- _What the task asks_
Reproduce the rows below without changing a character. Begin with the line that contains "Looking at this" and continue through the line that contains "Result: point (435, 325)", including both of those lines.

- _Listed records_
=-=-=

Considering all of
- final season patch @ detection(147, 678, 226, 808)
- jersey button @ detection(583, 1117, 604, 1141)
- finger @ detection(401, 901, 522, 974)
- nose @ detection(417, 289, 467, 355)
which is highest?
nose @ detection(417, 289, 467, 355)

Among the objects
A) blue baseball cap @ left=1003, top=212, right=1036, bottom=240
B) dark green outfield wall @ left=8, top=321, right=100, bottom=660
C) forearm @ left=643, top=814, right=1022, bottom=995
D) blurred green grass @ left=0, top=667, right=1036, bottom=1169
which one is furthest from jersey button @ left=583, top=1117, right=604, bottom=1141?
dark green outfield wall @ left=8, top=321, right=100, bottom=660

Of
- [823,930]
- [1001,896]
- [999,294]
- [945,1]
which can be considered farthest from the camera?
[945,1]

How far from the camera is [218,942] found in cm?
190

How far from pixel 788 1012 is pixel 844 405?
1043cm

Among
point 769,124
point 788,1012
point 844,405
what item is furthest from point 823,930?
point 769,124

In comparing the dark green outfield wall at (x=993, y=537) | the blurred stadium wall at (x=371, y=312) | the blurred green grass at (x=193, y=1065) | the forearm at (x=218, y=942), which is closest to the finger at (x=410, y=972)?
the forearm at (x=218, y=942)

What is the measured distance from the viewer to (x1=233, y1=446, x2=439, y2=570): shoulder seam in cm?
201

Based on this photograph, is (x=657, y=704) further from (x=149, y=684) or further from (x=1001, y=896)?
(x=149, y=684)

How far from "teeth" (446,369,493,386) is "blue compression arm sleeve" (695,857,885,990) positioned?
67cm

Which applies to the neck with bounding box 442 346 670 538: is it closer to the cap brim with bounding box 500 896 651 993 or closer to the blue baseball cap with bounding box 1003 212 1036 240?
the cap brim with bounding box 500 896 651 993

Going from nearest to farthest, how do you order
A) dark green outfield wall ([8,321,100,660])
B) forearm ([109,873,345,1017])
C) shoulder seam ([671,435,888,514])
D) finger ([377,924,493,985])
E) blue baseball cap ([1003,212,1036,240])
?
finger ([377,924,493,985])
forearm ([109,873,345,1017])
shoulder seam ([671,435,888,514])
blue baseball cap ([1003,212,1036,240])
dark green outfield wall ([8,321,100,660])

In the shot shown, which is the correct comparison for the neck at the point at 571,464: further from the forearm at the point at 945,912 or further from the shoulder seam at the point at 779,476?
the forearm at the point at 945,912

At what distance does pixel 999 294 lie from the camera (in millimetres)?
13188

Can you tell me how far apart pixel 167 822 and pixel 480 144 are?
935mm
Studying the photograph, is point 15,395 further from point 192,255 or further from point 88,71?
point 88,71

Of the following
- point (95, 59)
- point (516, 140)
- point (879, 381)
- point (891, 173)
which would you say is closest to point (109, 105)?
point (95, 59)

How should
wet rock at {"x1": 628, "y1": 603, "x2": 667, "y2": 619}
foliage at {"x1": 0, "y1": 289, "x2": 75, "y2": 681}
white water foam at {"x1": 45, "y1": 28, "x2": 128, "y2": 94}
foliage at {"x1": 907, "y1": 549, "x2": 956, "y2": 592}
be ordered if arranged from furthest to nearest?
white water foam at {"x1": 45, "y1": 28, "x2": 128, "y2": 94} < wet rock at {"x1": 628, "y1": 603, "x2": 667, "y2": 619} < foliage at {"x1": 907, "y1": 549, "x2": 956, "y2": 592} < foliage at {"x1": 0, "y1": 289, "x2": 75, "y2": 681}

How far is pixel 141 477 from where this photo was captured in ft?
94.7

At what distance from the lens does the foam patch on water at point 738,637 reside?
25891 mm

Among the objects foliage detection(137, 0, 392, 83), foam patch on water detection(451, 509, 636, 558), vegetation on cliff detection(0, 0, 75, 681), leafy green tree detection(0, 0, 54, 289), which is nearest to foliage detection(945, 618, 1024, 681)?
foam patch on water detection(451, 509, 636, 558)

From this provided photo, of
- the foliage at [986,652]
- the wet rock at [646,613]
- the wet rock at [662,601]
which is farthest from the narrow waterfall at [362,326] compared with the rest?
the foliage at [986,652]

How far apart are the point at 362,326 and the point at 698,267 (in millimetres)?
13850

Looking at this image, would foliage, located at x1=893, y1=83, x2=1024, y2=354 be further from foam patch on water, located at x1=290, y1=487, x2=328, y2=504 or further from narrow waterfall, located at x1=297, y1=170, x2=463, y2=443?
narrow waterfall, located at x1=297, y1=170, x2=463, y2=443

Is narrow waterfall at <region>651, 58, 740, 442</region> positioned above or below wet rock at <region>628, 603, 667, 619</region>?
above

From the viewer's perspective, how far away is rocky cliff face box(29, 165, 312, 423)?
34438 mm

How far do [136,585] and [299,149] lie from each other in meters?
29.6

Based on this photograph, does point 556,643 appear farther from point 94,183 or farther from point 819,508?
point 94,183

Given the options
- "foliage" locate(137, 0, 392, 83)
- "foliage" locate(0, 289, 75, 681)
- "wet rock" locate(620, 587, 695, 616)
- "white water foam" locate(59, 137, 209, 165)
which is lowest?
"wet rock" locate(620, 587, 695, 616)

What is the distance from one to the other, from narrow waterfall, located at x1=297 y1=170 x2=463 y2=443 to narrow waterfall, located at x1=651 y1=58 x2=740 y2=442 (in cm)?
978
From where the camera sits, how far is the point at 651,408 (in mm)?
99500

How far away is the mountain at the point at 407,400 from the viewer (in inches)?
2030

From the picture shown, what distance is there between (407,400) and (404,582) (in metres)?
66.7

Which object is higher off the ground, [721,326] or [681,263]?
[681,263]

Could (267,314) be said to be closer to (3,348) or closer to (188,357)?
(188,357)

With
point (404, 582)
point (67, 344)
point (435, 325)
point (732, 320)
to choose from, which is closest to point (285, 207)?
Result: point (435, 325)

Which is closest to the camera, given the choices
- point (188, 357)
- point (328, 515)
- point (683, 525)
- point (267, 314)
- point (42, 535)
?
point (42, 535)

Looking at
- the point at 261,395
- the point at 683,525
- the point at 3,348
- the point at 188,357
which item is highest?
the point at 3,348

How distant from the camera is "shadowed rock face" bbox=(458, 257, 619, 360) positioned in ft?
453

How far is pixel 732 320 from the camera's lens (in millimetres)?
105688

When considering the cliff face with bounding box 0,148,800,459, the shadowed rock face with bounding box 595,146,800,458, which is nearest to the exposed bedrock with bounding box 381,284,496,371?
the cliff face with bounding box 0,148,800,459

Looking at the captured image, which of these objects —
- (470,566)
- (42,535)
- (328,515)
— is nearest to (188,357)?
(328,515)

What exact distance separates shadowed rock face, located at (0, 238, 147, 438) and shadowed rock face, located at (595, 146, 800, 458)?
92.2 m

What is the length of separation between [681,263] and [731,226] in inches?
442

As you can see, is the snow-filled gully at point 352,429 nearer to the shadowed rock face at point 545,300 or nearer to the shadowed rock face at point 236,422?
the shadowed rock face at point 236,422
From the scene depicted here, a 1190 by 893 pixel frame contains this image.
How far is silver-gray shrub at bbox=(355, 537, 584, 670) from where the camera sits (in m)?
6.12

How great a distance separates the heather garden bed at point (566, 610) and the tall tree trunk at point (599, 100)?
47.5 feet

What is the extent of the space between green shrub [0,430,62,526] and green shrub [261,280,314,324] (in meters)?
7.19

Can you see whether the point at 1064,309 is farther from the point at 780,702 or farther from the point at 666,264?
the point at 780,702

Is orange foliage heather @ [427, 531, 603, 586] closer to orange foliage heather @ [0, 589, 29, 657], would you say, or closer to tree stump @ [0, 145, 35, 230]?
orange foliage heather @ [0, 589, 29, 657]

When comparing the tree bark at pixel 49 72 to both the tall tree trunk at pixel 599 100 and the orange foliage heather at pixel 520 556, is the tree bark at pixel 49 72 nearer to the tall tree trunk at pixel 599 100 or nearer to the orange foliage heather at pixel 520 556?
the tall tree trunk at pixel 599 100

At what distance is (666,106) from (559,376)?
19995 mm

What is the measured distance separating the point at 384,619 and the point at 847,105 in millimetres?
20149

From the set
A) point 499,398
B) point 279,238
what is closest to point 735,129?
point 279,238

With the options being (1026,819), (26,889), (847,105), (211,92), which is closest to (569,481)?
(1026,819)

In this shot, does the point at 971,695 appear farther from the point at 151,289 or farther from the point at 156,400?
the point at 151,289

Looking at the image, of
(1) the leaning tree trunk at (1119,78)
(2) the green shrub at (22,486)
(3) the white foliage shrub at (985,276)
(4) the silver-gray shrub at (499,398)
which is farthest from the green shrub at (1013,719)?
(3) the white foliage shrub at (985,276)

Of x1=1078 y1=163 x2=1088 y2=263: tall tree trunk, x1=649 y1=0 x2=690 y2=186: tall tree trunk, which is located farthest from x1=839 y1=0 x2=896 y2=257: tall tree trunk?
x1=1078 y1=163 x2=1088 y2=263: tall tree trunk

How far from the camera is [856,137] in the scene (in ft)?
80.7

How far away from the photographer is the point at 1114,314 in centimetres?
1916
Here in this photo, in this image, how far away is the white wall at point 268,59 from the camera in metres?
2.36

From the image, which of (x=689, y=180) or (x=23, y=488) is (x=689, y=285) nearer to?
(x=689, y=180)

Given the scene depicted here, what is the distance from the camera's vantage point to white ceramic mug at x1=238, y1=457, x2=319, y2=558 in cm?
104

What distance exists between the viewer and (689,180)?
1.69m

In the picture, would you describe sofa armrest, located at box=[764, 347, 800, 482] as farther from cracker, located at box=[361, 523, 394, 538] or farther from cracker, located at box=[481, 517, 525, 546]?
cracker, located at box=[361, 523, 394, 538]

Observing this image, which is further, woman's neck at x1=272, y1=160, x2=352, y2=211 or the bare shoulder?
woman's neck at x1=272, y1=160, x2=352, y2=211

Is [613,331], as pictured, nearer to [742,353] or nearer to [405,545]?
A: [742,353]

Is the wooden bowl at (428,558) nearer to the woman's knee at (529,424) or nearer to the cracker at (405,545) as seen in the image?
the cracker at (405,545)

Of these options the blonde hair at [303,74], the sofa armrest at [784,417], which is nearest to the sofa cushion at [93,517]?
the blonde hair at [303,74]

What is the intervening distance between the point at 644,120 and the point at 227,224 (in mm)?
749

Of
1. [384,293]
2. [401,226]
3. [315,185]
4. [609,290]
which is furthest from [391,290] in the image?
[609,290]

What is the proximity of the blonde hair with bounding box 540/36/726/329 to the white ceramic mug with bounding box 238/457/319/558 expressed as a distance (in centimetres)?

=-=-=

- _Written response_
Looking at this image, would foliage, located at x1=893, y1=83, x2=1024, y2=354 be further from foam patch on water, located at x1=290, y1=487, x2=328, y2=504 or further from narrow waterfall, located at x1=297, y1=170, x2=463, y2=443?
narrow waterfall, located at x1=297, y1=170, x2=463, y2=443

Is narrow waterfall at <region>651, 58, 740, 442</region> positioned above or below wet rock at <region>628, 603, 667, 619</region>?
above

From the viewer's perspective, how far away is rocky cliff face box(29, 165, 312, 423)?
34438 mm

How far do [136,585] and [299,149] lie from each other in meters?
29.6

Based on this photograph, does point 556,643 appear farther from point 94,183 or farther from point 819,508?
point 94,183

Given the options
- "foliage" locate(137, 0, 392, 83)
- "foliage" locate(0, 289, 75, 681)
- "wet rock" locate(620, 587, 695, 616)
- "white water foam" locate(59, 137, 209, 165)
which is lowest?
"wet rock" locate(620, 587, 695, 616)

What is the distance from one to the other, from narrow waterfall, located at x1=297 y1=170 x2=463 y2=443 to narrow waterfall, located at x1=651 y1=58 x2=740 y2=442 (in cm)?
978
From where the camera sits, how far is the point at 651,408 (in mm)?
99500

How far away is the mountain at the point at 407,400 from the viewer (in inches)?
2030

From the picture shown, what distance is there between (407,400) and (404,582) (in metres)?
66.7

Which object is higher off the ground, [721,326] or [681,263]?
[681,263]

Could (267,314) be said to be closer to (3,348) or closer to (188,357)?
(188,357)

With
point (404, 582)
point (67, 344)
point (435, 325)
point (732, 320)
to choose from, which is closest to point (285, 207)?
Result: point (435, 325)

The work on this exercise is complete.